Sub-Fields of Oceanography

Oceanography embraces many different study areas pertaining to the sea, including subjects such as ocean boundaries and bottom topography, the physics and chemistry of sea water, the types of currents, and the many phases of biology. These sub-fields are generally referred to as Physical, Chemical, Biological and Geological Oceanography.

Physical Oceanography

Physical oceanography requires a knowledge of both marine and atmospheric sciences. Physical oceanographers examine ocean properties like temperature, salinity/density of sea water, wave motions, tides, and currents. They conduct research on how the ocean and the atmosphere work together to influence weather and climate. Physical oceanographers also study how light and sounds are transmitted through sea water.

Physical Oceanography

Deploying the CTD (Conductivity, Temperature, Depth recorder) - The CTD is an electronic instrument commonly used by oceanographers that continuously records salinity (by measuring conductivity), temperature, and depth (by measuring pressure) as the instrument is lowered on a hydro wire from the ship.

Chemical Oceanography

Chemical oceanography deals with the chemical composition of sea water, and its interaction with the atmosphere and seafloor. Chemical oceanographers analyze the effects of contaminants and their distribution patterns. They study chemical processes such as the Earth's carbon cycle, and investigate chemical tracers to better understand how sea water flows around the globe, and how the ocean affects our climate.

Chemical Oceanography

Dr. Peter Ross taking blood and tissue samples from a Harbour Seal in British Columbia, looking for contaminants.

Geological Oceanography

Geological oceanography covers the study of the ocean floor and its geologic structures, like sea mounts , ridges, and trenches, to discover how ocean basins and other ocean structures are formed. Geological oceanographers try to understand the processes that created these ocean basins, and how the ocean floor and the waters above it interact.

Geological Oceanography

The launch of the manned submersible Aquarius to study the ocean floor.

Biological Oceanography

Biological oceanography is the study of living things in the ocean, and the interactions of all of them with each other and also with their surrounding physical and chemical environments. Biological oceanographers are interested in how marine organisms develop, relate to one another, adapt to their environment, and interact with it.

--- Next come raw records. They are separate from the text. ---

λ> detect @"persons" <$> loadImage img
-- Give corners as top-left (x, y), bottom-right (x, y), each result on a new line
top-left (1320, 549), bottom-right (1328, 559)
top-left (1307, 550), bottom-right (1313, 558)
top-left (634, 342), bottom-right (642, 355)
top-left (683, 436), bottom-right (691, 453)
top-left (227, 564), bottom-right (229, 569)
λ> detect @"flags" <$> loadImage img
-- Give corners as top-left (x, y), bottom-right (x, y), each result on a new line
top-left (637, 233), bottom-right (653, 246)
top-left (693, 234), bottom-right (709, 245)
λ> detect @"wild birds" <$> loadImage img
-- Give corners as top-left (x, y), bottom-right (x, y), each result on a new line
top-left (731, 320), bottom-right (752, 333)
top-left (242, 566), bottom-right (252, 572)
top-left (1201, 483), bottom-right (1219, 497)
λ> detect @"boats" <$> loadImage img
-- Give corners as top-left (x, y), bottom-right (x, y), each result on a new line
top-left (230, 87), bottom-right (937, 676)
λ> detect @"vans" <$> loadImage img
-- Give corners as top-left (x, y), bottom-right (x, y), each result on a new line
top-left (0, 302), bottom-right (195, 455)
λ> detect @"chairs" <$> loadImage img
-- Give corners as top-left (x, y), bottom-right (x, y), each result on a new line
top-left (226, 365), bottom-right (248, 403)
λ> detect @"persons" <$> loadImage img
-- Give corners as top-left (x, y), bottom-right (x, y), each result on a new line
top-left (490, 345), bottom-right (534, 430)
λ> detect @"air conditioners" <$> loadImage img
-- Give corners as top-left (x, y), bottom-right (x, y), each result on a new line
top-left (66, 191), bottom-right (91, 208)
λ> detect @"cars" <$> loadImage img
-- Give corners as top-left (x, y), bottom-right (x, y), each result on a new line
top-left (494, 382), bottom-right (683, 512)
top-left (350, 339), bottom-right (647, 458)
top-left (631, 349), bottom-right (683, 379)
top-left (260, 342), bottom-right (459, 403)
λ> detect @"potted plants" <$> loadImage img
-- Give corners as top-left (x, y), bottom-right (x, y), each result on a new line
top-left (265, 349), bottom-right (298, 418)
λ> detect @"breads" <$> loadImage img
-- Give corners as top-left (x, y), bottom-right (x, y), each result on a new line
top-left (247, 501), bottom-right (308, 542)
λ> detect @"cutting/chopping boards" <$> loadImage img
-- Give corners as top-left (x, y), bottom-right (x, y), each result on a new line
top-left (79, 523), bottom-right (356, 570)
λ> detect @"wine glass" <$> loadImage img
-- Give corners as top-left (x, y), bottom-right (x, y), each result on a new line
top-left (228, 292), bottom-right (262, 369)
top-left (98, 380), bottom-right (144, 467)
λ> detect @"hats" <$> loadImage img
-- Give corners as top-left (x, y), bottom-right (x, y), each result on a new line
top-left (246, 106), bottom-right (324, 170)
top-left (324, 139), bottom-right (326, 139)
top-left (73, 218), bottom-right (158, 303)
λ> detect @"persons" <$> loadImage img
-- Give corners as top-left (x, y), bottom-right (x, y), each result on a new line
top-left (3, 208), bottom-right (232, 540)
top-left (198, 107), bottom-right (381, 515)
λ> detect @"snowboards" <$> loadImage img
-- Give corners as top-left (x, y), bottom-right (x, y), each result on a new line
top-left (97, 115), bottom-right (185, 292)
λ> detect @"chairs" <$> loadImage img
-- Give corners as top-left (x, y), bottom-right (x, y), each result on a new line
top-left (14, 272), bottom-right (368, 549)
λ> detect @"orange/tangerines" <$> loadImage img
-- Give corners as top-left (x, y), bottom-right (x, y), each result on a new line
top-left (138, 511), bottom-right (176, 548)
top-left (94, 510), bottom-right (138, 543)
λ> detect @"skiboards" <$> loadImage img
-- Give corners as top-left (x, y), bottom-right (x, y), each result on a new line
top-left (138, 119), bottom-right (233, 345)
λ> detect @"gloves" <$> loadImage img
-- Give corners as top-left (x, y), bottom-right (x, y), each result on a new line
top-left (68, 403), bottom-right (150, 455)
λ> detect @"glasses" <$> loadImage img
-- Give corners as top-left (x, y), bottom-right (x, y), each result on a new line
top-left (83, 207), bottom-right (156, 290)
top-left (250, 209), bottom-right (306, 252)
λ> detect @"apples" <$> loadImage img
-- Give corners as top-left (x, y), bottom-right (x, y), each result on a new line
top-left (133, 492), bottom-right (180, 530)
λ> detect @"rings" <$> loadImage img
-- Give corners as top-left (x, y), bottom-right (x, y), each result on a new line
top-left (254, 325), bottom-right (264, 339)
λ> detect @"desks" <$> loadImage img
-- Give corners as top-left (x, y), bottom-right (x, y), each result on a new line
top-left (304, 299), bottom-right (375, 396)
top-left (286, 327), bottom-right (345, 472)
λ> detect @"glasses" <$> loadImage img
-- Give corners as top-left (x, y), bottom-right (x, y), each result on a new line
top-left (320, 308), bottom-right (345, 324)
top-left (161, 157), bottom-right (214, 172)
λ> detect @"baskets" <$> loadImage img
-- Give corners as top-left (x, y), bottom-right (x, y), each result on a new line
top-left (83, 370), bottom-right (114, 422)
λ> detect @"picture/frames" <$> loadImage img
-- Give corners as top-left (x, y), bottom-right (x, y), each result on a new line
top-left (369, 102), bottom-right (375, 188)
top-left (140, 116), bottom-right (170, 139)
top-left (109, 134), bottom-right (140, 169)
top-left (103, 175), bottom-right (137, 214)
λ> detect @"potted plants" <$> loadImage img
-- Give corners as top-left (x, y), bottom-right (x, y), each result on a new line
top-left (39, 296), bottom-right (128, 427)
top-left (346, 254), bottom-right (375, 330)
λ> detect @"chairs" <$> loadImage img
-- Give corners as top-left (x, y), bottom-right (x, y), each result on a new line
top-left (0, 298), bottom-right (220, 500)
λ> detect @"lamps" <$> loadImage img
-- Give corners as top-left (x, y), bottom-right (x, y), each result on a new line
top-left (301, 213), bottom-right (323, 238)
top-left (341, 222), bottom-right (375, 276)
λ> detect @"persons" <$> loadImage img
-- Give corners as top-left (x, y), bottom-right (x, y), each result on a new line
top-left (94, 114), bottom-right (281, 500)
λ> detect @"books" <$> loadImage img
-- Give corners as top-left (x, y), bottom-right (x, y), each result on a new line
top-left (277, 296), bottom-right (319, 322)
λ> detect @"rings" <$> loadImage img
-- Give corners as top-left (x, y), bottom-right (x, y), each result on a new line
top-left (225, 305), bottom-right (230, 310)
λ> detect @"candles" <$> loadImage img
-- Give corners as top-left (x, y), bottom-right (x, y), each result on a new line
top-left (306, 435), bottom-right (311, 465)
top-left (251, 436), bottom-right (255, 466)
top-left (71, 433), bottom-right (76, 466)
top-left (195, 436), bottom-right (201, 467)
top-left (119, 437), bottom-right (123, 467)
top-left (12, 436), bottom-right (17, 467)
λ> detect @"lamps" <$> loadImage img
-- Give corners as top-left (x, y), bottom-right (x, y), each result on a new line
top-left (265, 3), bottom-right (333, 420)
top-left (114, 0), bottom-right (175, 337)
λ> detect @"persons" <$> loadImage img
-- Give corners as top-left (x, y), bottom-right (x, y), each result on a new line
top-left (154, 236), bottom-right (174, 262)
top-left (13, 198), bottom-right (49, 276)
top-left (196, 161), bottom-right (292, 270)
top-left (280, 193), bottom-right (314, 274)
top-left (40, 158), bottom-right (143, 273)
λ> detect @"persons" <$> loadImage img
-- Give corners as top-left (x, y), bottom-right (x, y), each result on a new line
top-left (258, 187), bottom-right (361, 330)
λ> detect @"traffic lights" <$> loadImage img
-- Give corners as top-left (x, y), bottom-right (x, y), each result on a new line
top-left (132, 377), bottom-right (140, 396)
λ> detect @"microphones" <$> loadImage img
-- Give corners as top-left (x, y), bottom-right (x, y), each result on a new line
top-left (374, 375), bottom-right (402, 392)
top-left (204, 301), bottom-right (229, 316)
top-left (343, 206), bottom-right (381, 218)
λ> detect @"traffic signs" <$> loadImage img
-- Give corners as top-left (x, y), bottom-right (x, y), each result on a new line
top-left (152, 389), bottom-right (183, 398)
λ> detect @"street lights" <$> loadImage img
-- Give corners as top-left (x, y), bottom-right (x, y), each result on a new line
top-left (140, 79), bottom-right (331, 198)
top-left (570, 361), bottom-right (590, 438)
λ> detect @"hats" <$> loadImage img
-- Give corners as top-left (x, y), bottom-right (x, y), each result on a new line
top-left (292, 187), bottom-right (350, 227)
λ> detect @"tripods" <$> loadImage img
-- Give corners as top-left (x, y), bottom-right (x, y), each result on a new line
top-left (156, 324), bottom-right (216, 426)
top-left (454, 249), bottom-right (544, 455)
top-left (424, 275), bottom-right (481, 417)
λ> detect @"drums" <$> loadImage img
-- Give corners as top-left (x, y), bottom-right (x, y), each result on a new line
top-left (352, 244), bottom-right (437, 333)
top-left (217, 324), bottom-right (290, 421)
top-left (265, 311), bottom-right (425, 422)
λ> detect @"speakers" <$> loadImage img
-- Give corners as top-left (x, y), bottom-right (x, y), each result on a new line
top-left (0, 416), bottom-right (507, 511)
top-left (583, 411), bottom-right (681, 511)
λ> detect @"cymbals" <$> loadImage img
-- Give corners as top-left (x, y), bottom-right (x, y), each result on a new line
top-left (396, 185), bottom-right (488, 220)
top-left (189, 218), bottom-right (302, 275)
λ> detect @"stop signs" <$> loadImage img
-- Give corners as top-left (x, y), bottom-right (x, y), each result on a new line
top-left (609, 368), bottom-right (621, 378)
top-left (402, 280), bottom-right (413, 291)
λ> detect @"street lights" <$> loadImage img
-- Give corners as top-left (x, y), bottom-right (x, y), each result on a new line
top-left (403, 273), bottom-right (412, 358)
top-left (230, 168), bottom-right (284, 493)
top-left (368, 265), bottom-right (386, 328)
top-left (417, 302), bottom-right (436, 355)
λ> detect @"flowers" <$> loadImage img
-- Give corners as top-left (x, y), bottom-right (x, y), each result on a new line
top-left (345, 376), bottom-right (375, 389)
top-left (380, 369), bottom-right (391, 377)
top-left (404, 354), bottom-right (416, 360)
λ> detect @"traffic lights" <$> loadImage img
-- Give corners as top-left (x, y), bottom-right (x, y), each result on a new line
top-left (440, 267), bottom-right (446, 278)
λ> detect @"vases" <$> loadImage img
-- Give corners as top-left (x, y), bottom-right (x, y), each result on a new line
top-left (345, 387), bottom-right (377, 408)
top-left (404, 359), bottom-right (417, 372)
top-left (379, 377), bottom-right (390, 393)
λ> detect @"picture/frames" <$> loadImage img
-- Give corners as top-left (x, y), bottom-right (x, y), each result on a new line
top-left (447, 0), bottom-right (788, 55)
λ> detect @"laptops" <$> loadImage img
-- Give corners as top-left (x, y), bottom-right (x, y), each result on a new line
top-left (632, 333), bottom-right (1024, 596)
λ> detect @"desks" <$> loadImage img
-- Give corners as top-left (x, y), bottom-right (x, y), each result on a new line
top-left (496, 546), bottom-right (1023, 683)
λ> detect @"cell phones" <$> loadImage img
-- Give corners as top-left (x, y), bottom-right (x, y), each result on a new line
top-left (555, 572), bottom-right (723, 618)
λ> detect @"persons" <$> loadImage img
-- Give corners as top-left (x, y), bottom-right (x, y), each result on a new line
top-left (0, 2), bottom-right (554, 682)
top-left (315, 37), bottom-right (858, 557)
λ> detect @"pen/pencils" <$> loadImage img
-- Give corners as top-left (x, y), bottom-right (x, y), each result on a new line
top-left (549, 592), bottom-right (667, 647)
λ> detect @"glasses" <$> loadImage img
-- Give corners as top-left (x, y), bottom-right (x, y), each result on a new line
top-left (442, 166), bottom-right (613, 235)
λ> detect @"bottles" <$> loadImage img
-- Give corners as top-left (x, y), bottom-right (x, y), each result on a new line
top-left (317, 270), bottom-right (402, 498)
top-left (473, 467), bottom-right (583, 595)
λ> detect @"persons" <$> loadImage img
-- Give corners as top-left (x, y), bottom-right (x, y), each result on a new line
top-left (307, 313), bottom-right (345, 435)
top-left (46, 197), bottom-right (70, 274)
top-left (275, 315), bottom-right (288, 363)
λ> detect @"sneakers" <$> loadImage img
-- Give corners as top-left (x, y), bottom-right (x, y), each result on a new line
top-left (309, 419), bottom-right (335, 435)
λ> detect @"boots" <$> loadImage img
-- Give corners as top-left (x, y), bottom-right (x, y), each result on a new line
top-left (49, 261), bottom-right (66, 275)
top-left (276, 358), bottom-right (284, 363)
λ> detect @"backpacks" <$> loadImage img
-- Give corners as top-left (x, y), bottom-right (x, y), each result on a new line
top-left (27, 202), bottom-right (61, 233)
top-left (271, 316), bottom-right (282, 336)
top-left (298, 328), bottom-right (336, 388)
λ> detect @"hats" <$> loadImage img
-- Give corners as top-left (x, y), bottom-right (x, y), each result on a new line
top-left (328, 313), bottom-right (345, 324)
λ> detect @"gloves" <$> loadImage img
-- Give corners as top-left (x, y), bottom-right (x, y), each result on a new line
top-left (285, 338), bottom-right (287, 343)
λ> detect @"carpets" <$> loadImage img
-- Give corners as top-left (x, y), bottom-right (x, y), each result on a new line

An important point to consider when choosing a career in oceanography is that marine biology is often the most popular sub-field of oceanography, and therefore it is currently the most competitive. Careers in biological oceanography are few and far between.

Biological Oceanography

Killer whale survey to study the communication of killer whales, the identification and description of group-specific vocal dialects, and interpretations of these dialects to yield insights into the historical social evolution of the populations.

Considerations in Choosing a Career in Oceanography

Oceanography incorporates features of many sciences, for this reason, oceanographers have varied backgrounds and do many kinds of work. Oceanographers may work on ships or in laboratories on land. Some work for private companies. Most work for research institutes or government agencies, or hold teaching and research jobs in colleges and universities. A career in Oceanography almost always includes research. Research can be taken as the quest to gain knowledge by asking questions and recording the answers in some permanent form.

Basic research is the search for knowledge without any direct thought of what use is it? The results of basic research are traditionally made available, free of charge to all, through publication in scientific journals. Basic research positions are scarce, because basic research is relatively poorly funded. To succeed in this field of activity, the highest academic degrees and training (doctoral and post-doctoral studies) are usually required.

Applied Research is the search for specific answers to questions which are of direct interest or benefit to industry, government or business. Applied research is generally well-funded and, as a consequence, more positions are available with qualifications ranging from the very highest for senior positions to those that require more modest scientific and technical skills.

Nature of the Work

Being an oceanographer means being interested in the sea, and it means going to sea, sometimes for long periods of time. Oceanographers must also work ashore, analyzing data and publishing work so others can benefit. In addition, oceanographers do extensive work in the laboratory, including mathematical modeling of ocean processes, instrument design, testing, calibration, species identification, contaminant analysis and extractions.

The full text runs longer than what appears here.